--- START Available data ---

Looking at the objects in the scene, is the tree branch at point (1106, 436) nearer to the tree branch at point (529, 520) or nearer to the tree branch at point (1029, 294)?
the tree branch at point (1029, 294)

--- END Available data ---
--- START Available data ---

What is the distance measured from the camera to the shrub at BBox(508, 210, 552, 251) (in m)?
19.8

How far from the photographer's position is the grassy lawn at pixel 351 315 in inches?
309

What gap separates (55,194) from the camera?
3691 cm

--- END Available data ---

◆ Brief
Which lines in the records contain the word "from"? Return each of them in full.

◆ Answer to this task
What is the distance measured from the camera to the shrub at BBox(508, 210, 552, 251) (in m)?
How far from the photographer's position is the grassy lawn at pixel 351 315 in inches?
What gap separates (55,194) from the camera?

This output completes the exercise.